═══ RECORDS PROVIDED ═══
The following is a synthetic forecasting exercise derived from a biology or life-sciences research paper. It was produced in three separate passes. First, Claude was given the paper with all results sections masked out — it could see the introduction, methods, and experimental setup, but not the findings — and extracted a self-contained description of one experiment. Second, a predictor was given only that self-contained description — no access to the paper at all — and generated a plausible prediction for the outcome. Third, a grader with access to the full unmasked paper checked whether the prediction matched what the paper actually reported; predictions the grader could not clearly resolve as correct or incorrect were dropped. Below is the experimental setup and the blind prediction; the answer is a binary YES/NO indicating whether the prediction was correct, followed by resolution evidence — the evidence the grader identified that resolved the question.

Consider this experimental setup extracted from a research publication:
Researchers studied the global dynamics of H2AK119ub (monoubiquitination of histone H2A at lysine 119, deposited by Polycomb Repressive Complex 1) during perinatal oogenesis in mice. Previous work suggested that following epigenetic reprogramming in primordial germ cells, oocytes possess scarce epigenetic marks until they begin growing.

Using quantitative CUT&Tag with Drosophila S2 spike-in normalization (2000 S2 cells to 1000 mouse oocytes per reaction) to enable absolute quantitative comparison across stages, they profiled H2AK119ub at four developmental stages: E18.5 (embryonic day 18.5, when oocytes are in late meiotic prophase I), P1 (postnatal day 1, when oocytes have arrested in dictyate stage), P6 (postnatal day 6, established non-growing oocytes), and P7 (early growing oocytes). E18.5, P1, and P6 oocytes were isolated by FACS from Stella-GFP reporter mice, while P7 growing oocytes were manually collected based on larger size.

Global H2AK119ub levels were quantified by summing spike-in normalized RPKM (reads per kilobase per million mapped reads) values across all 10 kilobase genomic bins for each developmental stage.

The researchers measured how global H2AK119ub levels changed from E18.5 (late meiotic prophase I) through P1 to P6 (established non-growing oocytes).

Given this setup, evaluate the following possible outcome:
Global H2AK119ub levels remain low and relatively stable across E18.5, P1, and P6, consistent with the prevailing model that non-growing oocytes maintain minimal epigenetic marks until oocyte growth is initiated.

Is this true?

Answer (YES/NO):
═══
From the listing above, copy every line where the string "this" is found.

Consider this experimental setup extracted from a research publication:
Given this setup, evaluate the following possible outcome:
Is this true?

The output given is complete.